- Tugas Dikerjakan
Teruskan kutipan halaman tentang investasi bisnis waralaba, dimulai setelah kalimat terakhir yang tercantum.

Perkembangan ini menurut Lanny harus direspon dengan baik oleh para franchisor untuk mengupgrade sistem-sistem yang mereka miliki. Umumnya, kata Lanny, dukungan banyak franchisor kepada para franchiseenya itu masih lemah, tidak ada peningkatan lebih baik. “Maka akhirnya itu berimbas kepada investor yang mendengar dan akirnya mereka berhati-hati dalam membeli franchise,”  kata Lanny.

Lanny juga menegaskan, berinvestasi di bisnis franchise masih sangat bagus. Namun seperti dikemukakan oleh Lanny, asal bisa memilih franchise yang bagus. “Kembali lagi harus melihat Franchisornya yang bener, yang cocok dengan minat usaha yang diinginkan dan kembali lagi yang terutama adalah lokasi. Lokasi sangat menentukan. Kalau franchisenya bagus tapi lokasinya kurang tetap kurang bagus,” kata Lanny.   

Terkait sector bisnis yang bisa menjadi pilihan calon franchisee, Lanny mengungkapkan, sector Makanan dan munuman (food & beverage) masih sebagai sector favorit. Meskipun dia mengakui, sector pendidikan dan otomotif masih member peluang yang sangat besar.

- Segmen Data
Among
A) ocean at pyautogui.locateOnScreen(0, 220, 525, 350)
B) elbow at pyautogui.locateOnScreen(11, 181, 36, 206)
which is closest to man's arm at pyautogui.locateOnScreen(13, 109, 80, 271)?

- Jawaban Tertulis
Sedangkan Pierta Sarosa, pengamat franchise dari Pietra Consulting mengungkapkan, sektor bisnis mana pun masih berpeluang untuk berhasil asalkan peluang bisnis yang ditawarkan di sektor tertentu cocok dengan personality dan capability si franchisee. “Kalau tidak match meskipun dikatakan sektor itu selalu berpeluang seperti  F&B, tetap saja si Franchisee tidak akan mampu mengolah peluang itu menjadi sebuah keberhasilan,” katanya.

Lanny juga sepakat, sebenarnya untuk memilih sektor usaha harus dikembalikan kepada minat dan lokasi usaha. “Kita tidak bisa bicara sektor apa yang di pilih misal saya punya sektor yang bagus. Misal F&B lah kita bilang bagus, dengan dia tidak punya minat di F&B dan lokasi salah juga gagal. Lawaong tukang baso kaki lima aja cari lokasi yang bagus,” ungkapnya.

Tapi secara umum, tegas Lanny, sebagai konsultasn bisnis, ketika dia ditanya mengenai sektr bisnis, maka yang dia tawarkan adalah sektor yang paling stabil, yaitu masih tetap di bidang jasa. “Itu pandangan saya,” katanya.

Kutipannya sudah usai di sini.